Press thinks Urban's the magic 8 Ball - ask the question until you get the desired answer

Urban Meyer has said multiple times that he will stay at Florida, including specifically saying he would never be the coach at Notre Dame. So naturally, with a critical game against UF's instate rival and then a 1 vs 2 SEC championship game ahead, Monday was time to ask him about Notre Dame again. Meyer revealed he has already accepted the job and will sign a seven year, 49 million dollar deal in two weeks. No wait, actually it turns out he said he's staying at Florida. Again. What a stunner - never could have guessed that would happen. Not sure why the Peter Kerasotises of this world want to harp on Meyer having acknowledged that at one point ND was his dream job while completely ignoring everything else he's ever said on the subject, but I'm sure they'll just dismiss this as him covering up his true intentions as well. Meyer turned down ND five years ago. Since then he's won two national titles, coached a Heisman winner (and may be about to add another to both of those lists), has terrific talent assembled and more on the way, and is really rich.
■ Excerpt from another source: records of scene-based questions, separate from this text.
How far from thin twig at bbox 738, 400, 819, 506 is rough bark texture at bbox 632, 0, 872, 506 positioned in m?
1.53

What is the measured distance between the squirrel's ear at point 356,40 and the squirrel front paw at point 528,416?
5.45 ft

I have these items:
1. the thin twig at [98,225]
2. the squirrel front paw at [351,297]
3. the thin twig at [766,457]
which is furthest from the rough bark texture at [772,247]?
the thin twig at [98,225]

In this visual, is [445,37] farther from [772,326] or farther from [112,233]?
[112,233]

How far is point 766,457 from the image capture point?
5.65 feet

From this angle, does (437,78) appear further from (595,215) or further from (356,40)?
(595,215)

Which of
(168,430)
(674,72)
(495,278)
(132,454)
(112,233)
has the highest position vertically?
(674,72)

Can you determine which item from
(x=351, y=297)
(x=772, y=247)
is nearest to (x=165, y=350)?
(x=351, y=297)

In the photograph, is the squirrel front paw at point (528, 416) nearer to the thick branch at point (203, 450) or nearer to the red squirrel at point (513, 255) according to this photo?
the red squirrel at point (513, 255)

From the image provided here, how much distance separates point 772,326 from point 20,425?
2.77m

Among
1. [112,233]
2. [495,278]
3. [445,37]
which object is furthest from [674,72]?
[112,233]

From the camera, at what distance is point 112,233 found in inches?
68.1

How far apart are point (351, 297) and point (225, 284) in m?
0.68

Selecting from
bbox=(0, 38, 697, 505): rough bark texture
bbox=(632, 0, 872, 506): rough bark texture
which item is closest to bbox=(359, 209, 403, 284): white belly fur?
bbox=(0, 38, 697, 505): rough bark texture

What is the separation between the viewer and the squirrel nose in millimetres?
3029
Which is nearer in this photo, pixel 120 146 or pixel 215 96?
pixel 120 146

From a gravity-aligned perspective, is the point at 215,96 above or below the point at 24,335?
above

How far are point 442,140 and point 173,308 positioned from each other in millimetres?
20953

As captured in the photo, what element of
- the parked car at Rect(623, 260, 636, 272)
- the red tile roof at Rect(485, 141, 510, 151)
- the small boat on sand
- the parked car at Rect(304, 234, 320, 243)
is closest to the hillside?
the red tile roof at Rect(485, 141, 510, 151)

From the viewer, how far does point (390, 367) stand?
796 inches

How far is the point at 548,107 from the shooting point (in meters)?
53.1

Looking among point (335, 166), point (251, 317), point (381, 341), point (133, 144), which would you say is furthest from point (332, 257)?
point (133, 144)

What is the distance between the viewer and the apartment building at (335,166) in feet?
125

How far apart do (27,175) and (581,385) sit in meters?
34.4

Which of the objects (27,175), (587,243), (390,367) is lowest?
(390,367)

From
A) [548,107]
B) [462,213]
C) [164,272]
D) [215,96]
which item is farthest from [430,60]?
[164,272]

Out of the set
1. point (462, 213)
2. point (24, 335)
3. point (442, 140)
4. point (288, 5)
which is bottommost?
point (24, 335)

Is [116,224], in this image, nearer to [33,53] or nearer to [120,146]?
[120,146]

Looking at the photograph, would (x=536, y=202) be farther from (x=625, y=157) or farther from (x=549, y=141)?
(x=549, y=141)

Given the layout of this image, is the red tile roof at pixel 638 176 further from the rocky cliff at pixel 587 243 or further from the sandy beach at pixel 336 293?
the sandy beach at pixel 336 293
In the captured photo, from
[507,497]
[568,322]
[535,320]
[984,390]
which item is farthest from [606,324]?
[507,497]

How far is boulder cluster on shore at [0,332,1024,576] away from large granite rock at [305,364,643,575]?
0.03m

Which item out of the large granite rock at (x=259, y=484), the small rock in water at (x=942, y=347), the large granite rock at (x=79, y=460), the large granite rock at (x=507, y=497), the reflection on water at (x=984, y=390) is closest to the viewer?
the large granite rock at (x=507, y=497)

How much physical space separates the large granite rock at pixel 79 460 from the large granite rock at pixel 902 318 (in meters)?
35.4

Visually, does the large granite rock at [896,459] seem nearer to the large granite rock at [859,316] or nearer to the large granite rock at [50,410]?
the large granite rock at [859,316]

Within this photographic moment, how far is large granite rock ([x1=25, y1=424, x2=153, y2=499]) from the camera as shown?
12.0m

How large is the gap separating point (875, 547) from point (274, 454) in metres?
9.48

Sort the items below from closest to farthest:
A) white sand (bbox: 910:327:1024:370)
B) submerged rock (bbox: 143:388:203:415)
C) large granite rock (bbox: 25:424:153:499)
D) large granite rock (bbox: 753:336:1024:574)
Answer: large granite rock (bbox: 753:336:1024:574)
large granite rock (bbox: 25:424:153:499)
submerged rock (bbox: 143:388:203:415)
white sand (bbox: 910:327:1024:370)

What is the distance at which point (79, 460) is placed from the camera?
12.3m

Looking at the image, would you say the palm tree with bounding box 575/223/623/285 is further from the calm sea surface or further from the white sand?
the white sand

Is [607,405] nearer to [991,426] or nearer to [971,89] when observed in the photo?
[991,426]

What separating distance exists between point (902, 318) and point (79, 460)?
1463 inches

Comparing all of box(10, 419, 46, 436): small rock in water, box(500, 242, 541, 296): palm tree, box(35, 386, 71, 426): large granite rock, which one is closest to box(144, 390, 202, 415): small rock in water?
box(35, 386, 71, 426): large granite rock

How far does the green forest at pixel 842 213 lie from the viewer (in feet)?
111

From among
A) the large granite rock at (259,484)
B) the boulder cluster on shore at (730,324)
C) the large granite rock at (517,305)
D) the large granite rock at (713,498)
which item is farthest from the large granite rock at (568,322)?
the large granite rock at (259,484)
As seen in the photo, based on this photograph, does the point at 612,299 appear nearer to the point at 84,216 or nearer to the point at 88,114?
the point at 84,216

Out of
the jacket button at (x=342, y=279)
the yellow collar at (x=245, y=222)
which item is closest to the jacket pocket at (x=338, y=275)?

Would anyone still pushing Meyer to ND nonsense care to explain exactly why ND would hold sway over him now after adding all of that to his original choice of UF?

Of all the Florida guys who will contend for college football's awards this year, I was happiest to see that Chas Henry made it as a Ray Guy finalist. Henry has become a terrific punter, a skill that's easy to undervalue until you don't have a reliable guy doing it. I voted for Henry as a first team FWAA All American, but since he hasn't punted more than four times in a game this year I thought that would lead to him being overlooked. Tim Tebow being a finalist for both the Maxwell and O'Brien awards makes it clear that he's still alive for the Heisman if he can put a big final two weeks together.

Reports out of South Bend indicate an irate Notre Dame fan took out his frustration over the team's disappointing season by punching quarterback Jimmy Clausen in the face. If this is accurate, it's both pathetic and stupid if the person is genuinely a Fighting Irish fan. Clausen's been terrific this season - without him, Notre Dame would be lucky to have more than three wins. It's generally suspected he'll look to go pro, but there's a chance he could return. I'm guessing this kind of treatment doesn't increase the odds of Clausen sticking around, which they desperately need him to do. Considering Clausen's backup is a senior and his projected successor Dayne Crist recently suffered a major knee injury and may not even be ready at the start of next season, ND's about to have a major problem awaiting the next coach.

The Miami Dolphins are set up for a potentially nice second half run this season, but they'll have to depend on Ricky Williams to play at the same level he did against the Panthers if that's going to happen. You'll notice I didn't a "high" level - that's a bad word for Ricky. One thing about Williams that clearly hasn't changed is his New Age medicine fixation - check out how he deals with ankle pain....

``Ricky will send me a text message saying, for example, to work on his ankle,'' O'Hara said. O'Hara, in Orange County, Calif., will then ``visualize Ricky's ankle as if he's standing in front of me. I visualize him glowing. I make a sweeping motion over my ankle to remove the dirty energy from his ankle that's creating an abnormality and give his body fresh, revitalizing energy.''

Umm, okay. Hard to believe the Dolphins even feel they need team doctors anymore when this guy can do it by phone in five minutes.

David Hale of the Macon Telegraph's Bulldogs Blog is always worth reading if you're interested in what's going on in Athens. He outdoes himself with this post illustrating just how messed up things are and have been the last two years for Mark Richt's team. Changes have to come, even if they beat Georgia Tech somehow. The questions are how many will there be and whether they'll be embraced by Richt or this turns out to be the beginning of the end for him like Fulmer's coaching shakeups at Tennessee proved to be. Fascinating times are ahead in Georgia football.